Delirium is an acute decline or fluctuation in attention, awareness, or other cognitive function that can lead to serious adverse outcomes. Despite the severe outcomes, delirium is frequently unrecognized and uncoded in patients' electronic health records (EHRs) due to its transient and diverse nature. Natural language processing (NLP), a key technology that extracts medical concepts from clinical narratives, has shown great potential in studies of delirium outcomes and symptoms. To assist in the diagnosis and phenotyping of delirium, we formed an expert panel to categorize diverse delirium symptoms, composed annotation guidelines, created a delirium corpus with diverse delirium symptoms, and developed NLP methods to extract delirium symptoms from clinical notes. We compared 5 state-of-the-art transformer models including 2 models (BERT and RoBERTa) from the general domain and 3 models (BERT_MIMIC, RoBERTa_MIMIC, and GatorTron) from the clinical domain. GatorTron achieved the best strict and lenient F1 scores of 0.8055 and 0.8759, respectively. We conducted an error analysis to identify challenges in annotating delirium symptoms and developing NLP systems. To the best of our knowledge, this is the first large language model-based delirium symptom extraction system. Our study lays the foundation for the future development of computable phenotypes and diagnosis methods for delirium.

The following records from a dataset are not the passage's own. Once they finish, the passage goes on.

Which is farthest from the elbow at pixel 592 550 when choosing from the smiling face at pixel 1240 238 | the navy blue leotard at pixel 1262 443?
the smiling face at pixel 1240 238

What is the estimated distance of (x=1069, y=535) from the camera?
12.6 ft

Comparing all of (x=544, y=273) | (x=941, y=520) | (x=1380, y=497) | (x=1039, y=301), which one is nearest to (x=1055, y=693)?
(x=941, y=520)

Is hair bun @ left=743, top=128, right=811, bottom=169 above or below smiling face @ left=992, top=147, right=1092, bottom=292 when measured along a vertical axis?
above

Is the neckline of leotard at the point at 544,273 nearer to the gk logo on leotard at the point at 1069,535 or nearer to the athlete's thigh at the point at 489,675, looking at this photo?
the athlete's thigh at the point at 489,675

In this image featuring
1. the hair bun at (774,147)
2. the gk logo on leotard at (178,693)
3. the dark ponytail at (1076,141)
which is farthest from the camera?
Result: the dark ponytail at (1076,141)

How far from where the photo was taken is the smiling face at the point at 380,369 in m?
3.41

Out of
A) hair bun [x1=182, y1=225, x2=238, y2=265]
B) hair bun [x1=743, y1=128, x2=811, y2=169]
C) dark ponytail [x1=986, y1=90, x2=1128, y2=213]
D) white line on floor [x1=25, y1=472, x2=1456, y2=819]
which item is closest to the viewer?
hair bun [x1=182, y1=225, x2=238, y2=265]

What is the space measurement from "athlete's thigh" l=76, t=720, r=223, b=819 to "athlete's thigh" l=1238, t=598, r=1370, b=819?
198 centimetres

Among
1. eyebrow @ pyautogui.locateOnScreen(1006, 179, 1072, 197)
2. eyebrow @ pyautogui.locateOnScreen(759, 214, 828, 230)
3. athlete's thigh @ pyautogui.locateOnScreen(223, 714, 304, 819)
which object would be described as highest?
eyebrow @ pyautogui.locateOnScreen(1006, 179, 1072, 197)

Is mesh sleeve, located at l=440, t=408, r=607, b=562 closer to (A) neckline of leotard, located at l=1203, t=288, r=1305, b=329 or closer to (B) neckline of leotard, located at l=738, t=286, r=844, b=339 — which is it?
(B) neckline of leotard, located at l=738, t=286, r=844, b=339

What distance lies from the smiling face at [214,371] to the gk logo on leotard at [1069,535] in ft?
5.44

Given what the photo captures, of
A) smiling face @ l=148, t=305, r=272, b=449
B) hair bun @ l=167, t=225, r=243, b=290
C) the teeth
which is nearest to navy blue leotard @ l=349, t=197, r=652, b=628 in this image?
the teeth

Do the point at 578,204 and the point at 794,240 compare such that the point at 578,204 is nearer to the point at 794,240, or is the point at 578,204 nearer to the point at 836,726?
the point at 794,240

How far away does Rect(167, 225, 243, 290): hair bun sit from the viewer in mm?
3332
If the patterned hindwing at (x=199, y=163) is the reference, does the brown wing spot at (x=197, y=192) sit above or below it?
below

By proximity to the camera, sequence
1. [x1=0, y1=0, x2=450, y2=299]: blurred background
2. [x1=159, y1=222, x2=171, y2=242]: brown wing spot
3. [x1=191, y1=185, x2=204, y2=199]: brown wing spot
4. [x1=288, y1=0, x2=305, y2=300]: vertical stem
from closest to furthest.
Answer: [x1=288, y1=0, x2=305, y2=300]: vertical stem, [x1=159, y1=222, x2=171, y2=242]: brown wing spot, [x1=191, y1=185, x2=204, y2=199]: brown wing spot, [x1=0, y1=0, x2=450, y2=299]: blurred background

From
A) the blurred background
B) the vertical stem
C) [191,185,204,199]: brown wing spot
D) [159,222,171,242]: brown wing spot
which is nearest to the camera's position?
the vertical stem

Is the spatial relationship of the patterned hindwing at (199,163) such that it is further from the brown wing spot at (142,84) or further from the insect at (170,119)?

谵妄是注意力、意识或其他认知功能的急性下降或波动,可导致严重不良后果。尽管后果严重,但由于其短暂性和多样性,谵妄在患者电子健康记录(EHRs)中常常未被识别和编码。自然语言处理(NLP)是一种从临床叙述中提取医学概念的关键技术,在谵妄结局和症状研究中显示出巨大潜力。为协助谵妄的诊断和表型分析,我们组建了一个专家小组,对各种谵妄症状进行分类,制定注释指南,创建了一个包含各种谵妄症状的谵妄语料库,并开发了从临床记录中提取谵妄症状的NLP方法。我们比较了5种最先进的Transformer模型,包括2种通用领域的模型(BERT和RoBERTa)和3种临床领域的模型(BERT_MIMIC、RoBERTa_MIMIC和GatorTron)。GatorTron分别取得了最佳的严格F1分数0.8055和宽松F1分数0.8759。我们进行了误差分析,以确定在注释谵妄症状和开发NLP系统方面存在的挑战。据我们所知,这是第一个基于大语言模型的谵妄症状提取系统。我们的研究为谵妄的可计算表型和诊断方法的未来发展奠定了基础。